Eu transcendo afirmativamente na fé fusionando-me com o Deus da Revelação mediante a graça, e transcendo negativamente na metafísica negando que o esse é natureza. [...] Por natureza, as coisas são não-entes. Todos nós somos nadas vindos ao ser, mas ainda que tenhamos sido feitos para ser, a existência não se arraiga em nós. A existência não se assenta na natureza da mesma maneira que as sementes se assentam na terra lavrada onde crescem e se convertem em parte do campo.

Com isso, Wilhelmsen quer dizer que não há identidade metafísica entre a existência e a natureza. Trata-se de uma verdade “extremamente radical”.

A metafísica mal-assombrada pelo nada

O fato de o pensamento metafísico dos últimos séculos ter situado o ser ou existência no nível da essência ou natureza detonou profundos efeitos na filosofia e na cultura. Em especial, embora não só, a filosofia existencialista é um sintoma dessa doença. O nada, que de certa forma sempre se encontrou sob a realidade passa agora a brotar de dentro do ser.

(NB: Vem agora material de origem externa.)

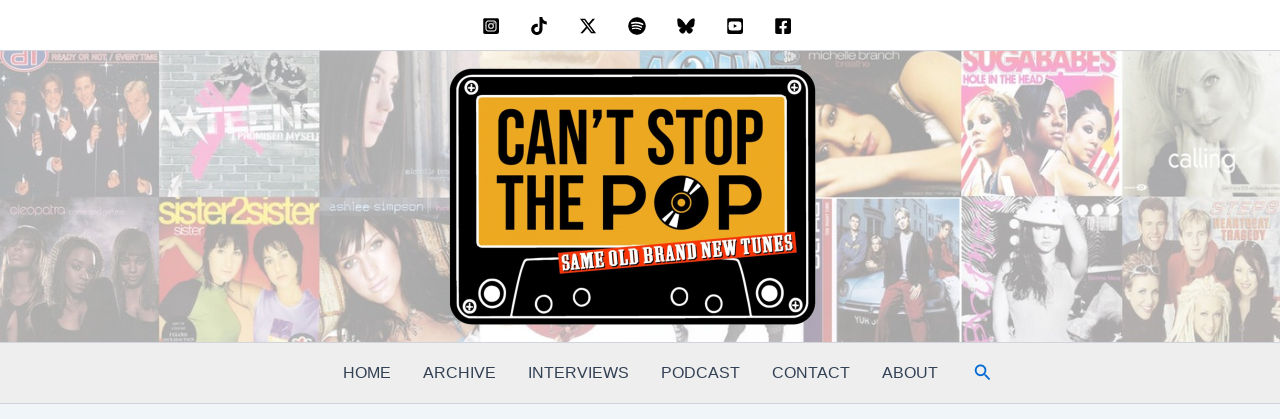

--- FILE ---
content_type: text/html; charset=utf-8
request_url: https://www.google.com/recaptcha/api2/aframe
body_size: 269
content:
<!DOCTYPE HTML><html><head><meta http-equiv="content-type" content="text/html; charset=UTF-8"></head><body><script nonce="a-_xtqKmJGrVXH-H3Th4RQ">/** Anti-fraud and anti-abuse applications only. See google.com/recaptcha */ try{var clients={'sodar':'https://pagead2.googlesyndication.com/pagead/sodar?'};window.addEventListener("message",function(a){try{if(a.source===window.parent){var b=JSON.parse(a.data);var c=clients[b['id']];if(c){var d=document.createElement('img');d.src=c+b['params']+'&rc='+(localStorage.getItem("rc::a")?sessionStorage.getItem("rc::b"):"");window.document.body.appendChild(d);sessionStorage.setItem("rc::e",parseInt(sessionStorage.getItem("rc::e")||0)+1);localStorage.setItem("rc::h",'1765588219242');}}}catch(b){}});window.parent.postMessage("_grecaptcha_ready", "*");}catch(b){}</script></body></html>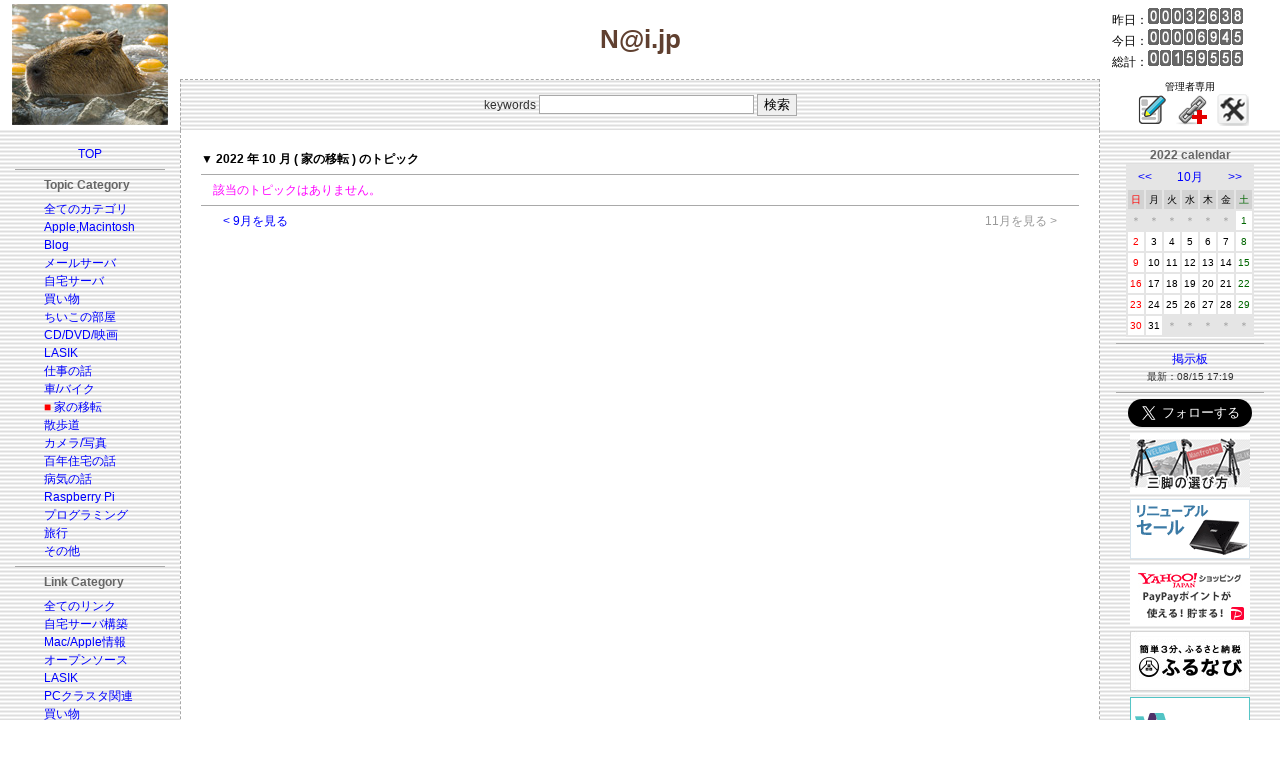

--- FILE ---
content_type: application/javascript
request_url: http://ad.jp.ap.valuecommerce.com/servlet/jsbanner?sid=3092091&pid=886655383
body_size: 1113
content:
if(typeof(__vc_paramstr) === "undefined"){__vc_paramstr = "";}if(!__vc_paramstr && location.ancestorOrigins){__vc_dlist = location.ancestorOrigins;__vc_srcurl = "&_su="+encodeURIComponent(document.URL);__vc_dlarr = [];__vc_paramstr = "";for ( var i=0, l=__vc_dlist.length; l>i; i++ ) {__vc_dlarr.push(__vc_dlist[i]);}__vc_paramstr = "&_su="+encodeURIComponent(document.URL);if (__vc_dlarr.length){__vc_paramstr = __vc_paramstr + "&_dl=" + encodeURIComponent(__vc_dlarr.join(','));}}document.write("<A TARGET='_top' HREF='//ck.jp.ap.valuecommerce.com/servlet/referral?va=2781966&sid=3092091&pid=886655383&vcid=7iD3EuEodQZcyqB-MxuhPgZ5qaRntyXtLlsO3AeVyPJ094SRPrbGLZ-YzkcXwVG8QI4dXl1H55rioiwFSiJLYg&vcpub=0.400375"+__vc_paramstr+"' rel='nofollow'><IMG BORDER=0 SRC='//i.imgvc.com/vc/images/00/2a/73/0e.png'></A>");

--- FILE ---
content_type: application/javascript
request_url: http://ad.jp.ap.valuecommerce.com/servlet/jsbanner?sid=3092091&pid=882258785
body_size: 1113
content:
if(typeof(__vc_paramstr) === "undefined"){__vc_paramstr = "";}if(!__vc_paramstr && location.ancestorOrigins){__vc_dlist = location.ancestorOrigins;__vc_srcurl = "&_su="+encodeURIComponent(document.URL);__vc_dlarr = [];__vc_paramstr = "";for ( var i=0, l=__vc_dlist.length; l>i; i++ ) {__vc_dlarr.push(__vc_dlist[i]);}__vc_paramstr = "&_su="+encodeURIComponent(document.URL);if (__vc_dlarr.length){__vc_paramstr = __vc_paramstr + "&_dl=" + encodeURIComponent(__vc_dlarr.join(','));}}document.write("<A TARGET='_top' HREF='//ck.jp.ap.valuecommerce.com/servlet/referral?va=2127495&sid=3092091&pid=882258785&vcid=vch98_DS0ZfNE1Vysx3l_14BhwugyujQCMtTcR1wxdpC09ASm17osGlvKzOa94fXzW4z_EcIUS6UjZ5u_ZehwA&vcpub=0.392330"+__vc_paramstr+"' rel='nofollow'><IMG BORDER=0 SRC='//i.imgvc.com/vc/images/00/20/76/87.png'></A>");

--- FILE ---
content_type: application/javascript; charset=utf-8;
request_url: http://dalc.valuecommerce.com/app3?p=887340340&_s=http%3A%2F%2Fy-naito.ddo.jp%2Findex.php%3Fcateg%3D12%26year%3D2022%26month%3D10&vf=iVBORw0KGgoAAAANSUhEUgAAAAMAAAADCAYAAABWKLW%2FAAAAMElEQVQYV2NkFGP4n8G1ncH2QQADY8Ik3v%2B36j0YLlRuYGDczdX13%2FvcKoYtGmcYAA1TDwFI4tqaAAAAAElFTkSuQmCC
body_size: 3005
content:
vc_linkswitch_callback({"t":"6920b7a7","r":"aSC3pwAA7d4NOhFVCooERAqKC5awYg","ub":"aSC3pgAHYJINOhFVCooFuwqKBtg0ug%3D%3D","vcid":"KZM-7VwQVGj5VJvLkHuOH7CQw5NXQ7c1HSg6DVuNE92auZlbxhW1MMjDLA6hIKnxcnbp-NkDVi87Y4s7AeWAzA","vcpub":"0.060894","coupon.kitamura.jp":{"a":"2451310","m":"2215383","g":"9a6512fa8a"},"lohaco.yahoo.co.jp":{"a":"2686782","m":"2994932","g":"ba7ef1e08a"},"shop.kitamura.jp":{"a":"2451310","m":"2215383","g":"9a6512fa8a"},"paypaymall.yahoo.co.jp":{"a":"2821580","m":"2201292","g":"4dd899a18a"},"www2.tocoo.jp":{"a":"2709682","m":"101","g":"20aed7e186"},"bit.ly":{"a":"2773224","m":"3267352","g":"b69b0fe4d6","sp":"utm_source%3Dvc%26utm_medium%3Daffiliate%26utm_campaign%3Dproduct_detail"},"external-test-pc.staging.furunavi.com":{"a":"2773224","m":"3267352","g":"b69b0fe4d6","sp":"utm_source%3Dvc%26utm_medium%3Daffiliate%26utm_campaign%3Dproduct_detail"},"www.kitamura.jp":{"a":"2451310","m":"2215383","g":"9a6512fa8a"},"tower.jp":{"a":"2377670","m":"2409673","g":"7c6ca5238a"},"shopap.lenovo.com":{"a":"2680394","m":"218","g":"ab280866a7","sp":"cid%3Djp%3Aaffiliate%3Adsry7f"},"jalan.net":{"a":"2513343","m":"2130725","g":"998636758a"},"shopping.yahoo.co.jp":{"a":"2821580","m":"2201292","g":"4dd899a18a"},"lohaco.jp":{"a":"2686782","m":"2994932","g":"ba7ef1e08a"},"www.amazon.co.jp":{"a":"2614000","m":"2366370","g":"a4a266d2aa","sp":"tag%3Dvc-22%26linkCode%3Dure"},"app-external-test-pc.staging.furunavi.com":{"a":"2773224","m":"3267352","g":"b69b0fe4d6","sp":"utm_source%3Dvc%26utm_medium%3Daffiliate%26utm_campaign%3Dproduct_detail"},"approach.yahoo.co.jp":{"a":"2821580","m":"2201292","g":"4dd899a18a"},"www3.lenovo.com":{"a":"2680394","m":"218","g":"ab280866a7","sp":"cid%3Djp%3Aaffiliate%3Adsry7f"},"app.furunavi.jp":{"a":"2773224","m":"3267352","g":"b69b0fe4d6","sp":"utm_source%3Dvc%26utm_medium%3Daffiliate%26utm_campaign%3Dproduct_detail"},"l":4,"p":887340340,"lp.ankerjapan.com":{"a":"2811827","m":"3397687","g":"f32b174f8a"},"dev-rent.test.tocoo.com":{"a":"2709682","m":"101","g":"20aed7e186"},"www.lenovo.com":{"a":"2680394","m":"218","g":"ab280866a7","sp":"cid%3Djp%3Aaffiliate%3Adsry7f"},"s":3092091,"fcf.furunavi.jp":{"a":"2773224","m":"3267352","g":"b69b0fe4d6","sp":"utm_source%3Dvc%26utm_medium%3Daffiliate%26utm_campaign%3Dproduct_detail"},"dev-web.test.tocoo.com":{"a":"2709682","m":"101","g":"20aed7e186"},"mini-shopping.yahoo.co.jp":{"a":"2821580","m":"2201292","g":"4dd899a18a"},"furunavi.jp":{"a":"2773224","m":"3267352","g":"b69b0fe4d6","sp":"utm_source%3Dvc%26utm_medium%3Daffiliate%26utm_campaign%3Dproduct_detail"},"shopping.geocities.jp":{"a":"2821580","m":"2201292","g":"4dd899a18a"},"www.ankerjapan.com":{"a":"2811827","m":"3397687","g":"f32b174f8a"},"www.tocoo.jp":{"a":"2709682","m":"101","g":"20aed7e186"},"paypaystep.yahoo.co.jp":{"a":"2821580","m":"2201292","g":"4dd899a18a"}})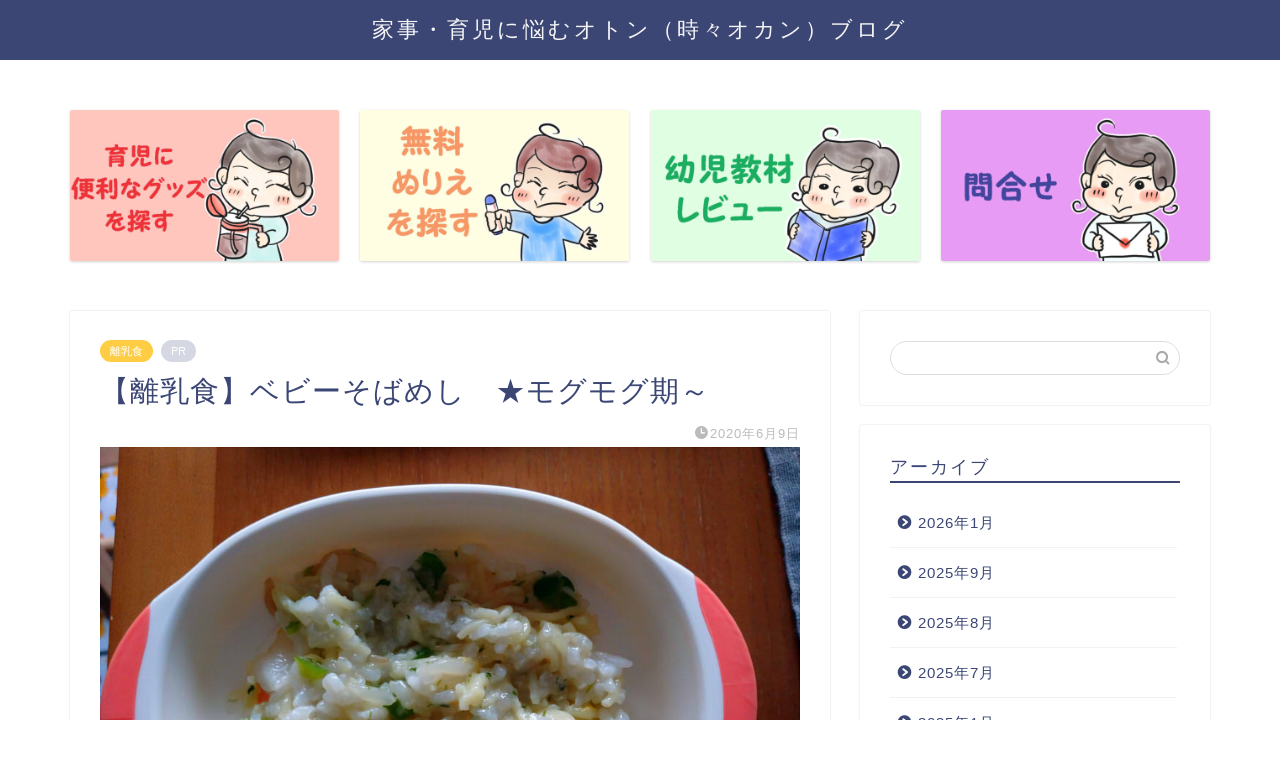

--- FILE ---
content_type: text/html; charset=utf-8
request_url: https://www.google.com/recaptcha/api2/aframe
body_size: 267
content:
<!DOCTYPE HTML><html><head><meta http-equiv="content-type" content="text/html; charset=UTF-8"></head><body><script nonce="gfqUZOE2R2qluBGSJ5OPOg">/** Anti-fraud and anti-abuse applications only. See google.com/recaptcha */ try{var clients={'sodar':'https://pagead2.googlesyndication.com/pagead/sodar?'};window.addEventListener("message",function(a){try{if(a.source===window.parent){var b=JSON.parse(a.data);var c=clients[b['id']];if(c){var d=document.createElement('img');d.src=c+b['params']+'&rc='+(localStorage.getItem("rc::a")?sessionStorage.getItem("rc::b"):"");window.document.body.appendChild(d);sessionStorage.setItem("rc::e",parseInt(sessionStorage.getItem("rc::e")||0)+1);localStorage.setItem("rc::h",'1768625532252');}}}catch(b){}});window.parent.postMessage("_grecaptcha_ready", "*");}catch(b){}</script></body></html>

Heidegger foi quem melhor expressou essa intuição ao interrogar-se por que existe o ser e não antes o nada. Observe que para Heidegger o nada é uma função do ser. Se não há o ser, então haveria, ou resultaria, o nada. Aqui notamos uma espécie de fracasso da essência para o homem. Sim, pois se Wilhelmsen tem razão ao afirmar que a essência ou natureza só é inteligível se a distinguimos do ser ou existência, então a pergunta de Heidegger simplesmente não faz sentido. Foi essa distinção ontológica que permitiu ao Ocidente desenvolver o mundo natural, que soltou as amarras do desenvolvimento científico e tecnológico antes preso à confusão entre natural e metafísico, entre ser e essência. Mas o homem que se contenta em ver a natureza única e exclusivamente como essência se arrisca a ser ameaçado pelo nada. É como se o homem contemporâneo tivesse resvalado ao velho entendimento de outras civilizações segundo o qual ser existência e essências são uma e mesma coisa. O próprio desenvolvimento tecnológico e científico tomou as rédeas da civilização ocidental e, para continuar exercendo sua hegemonia, não pode permitir que o ser se reintroduza na ordem da essência e, portanto, o afoga no mar do esquecimento. O cansaço e o tédio do homem contemporâneo é resultado não do progresso em si, mas desse afogamento do ser, desse esquecimento ditatorial do ser em prol do próprio progresso científico e tecnológico. Portanto, a pergunta de Heidegger não é uma pergunta efetivamente, mas um sintoma do esquecimento do homem contemporâneo a respeito do ser. Ele perdeu, digamos, a “densidade existencial” das coisas. É claro que o desenvolvimento das matemáticas e da ciência moderna exige que o ser seja isolado. Mas isolá-lo é uma coisa, esquecê-lo por completo é outra. Perguntar sobre o não-ser (nada) é algo que só pode ocorrer a quem tome a natureza como ponto de partida. Como descobriu Santo Tomás de Aquino, o ser abarca a essência, mas a essência não inclui o ser. Se o homem contemporâneo insistir em não ir além da essência, se insistir em não transcendê-la novamente, se afogará na angústia. E a resposta para essa angústia é uma só: Deus.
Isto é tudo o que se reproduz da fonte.